Copy every line of the material below word for word, leaving out the pictures.

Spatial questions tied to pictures

◇ ◇ ◇ ◇ ◇

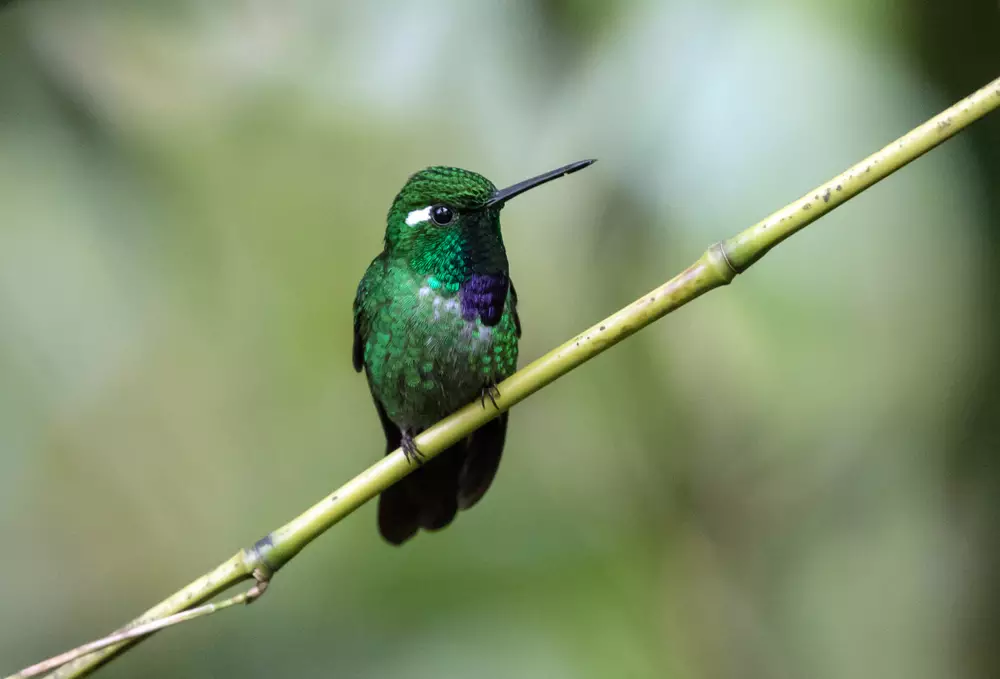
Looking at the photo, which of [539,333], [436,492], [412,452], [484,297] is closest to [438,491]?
[436,492]

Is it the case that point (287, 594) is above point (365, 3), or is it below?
below

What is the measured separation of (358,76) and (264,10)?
256 mm

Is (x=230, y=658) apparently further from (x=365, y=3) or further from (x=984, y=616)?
(x=984, y=616)

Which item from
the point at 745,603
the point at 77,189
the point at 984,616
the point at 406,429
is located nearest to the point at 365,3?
the point at 77,189

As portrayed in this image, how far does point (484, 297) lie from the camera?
3.59 ft

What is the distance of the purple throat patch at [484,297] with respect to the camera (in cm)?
108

◇ ◇ ◇ ◇ ◇

§ **The reply**
Looking at the photo, which of [539,333], [436,492], [412,452], [484,297] is closest to [438,491]?
[436,492]

Is it the case that point (287, 594) is above point (365, 3), or is it below?
below

What is the measured separation of (358,76) and (264,10)?
256 mm

Is (x=230, y=658) apparently further from (x=365, y=3) or further from (x=984, y=616)?
(x=984, y=616)

Which item from
the point at 745,603
the point at 77,189
the point at 984,616
the point at 406,429
is located nearest to the point at 365,3?
the point at 77,189

As portrayed in this image, how far does point (484, 297) lie from the camera?
3.59 ft

What is the distance of the purple throat patch at [484,297] with respect to the camera (in cm)?
108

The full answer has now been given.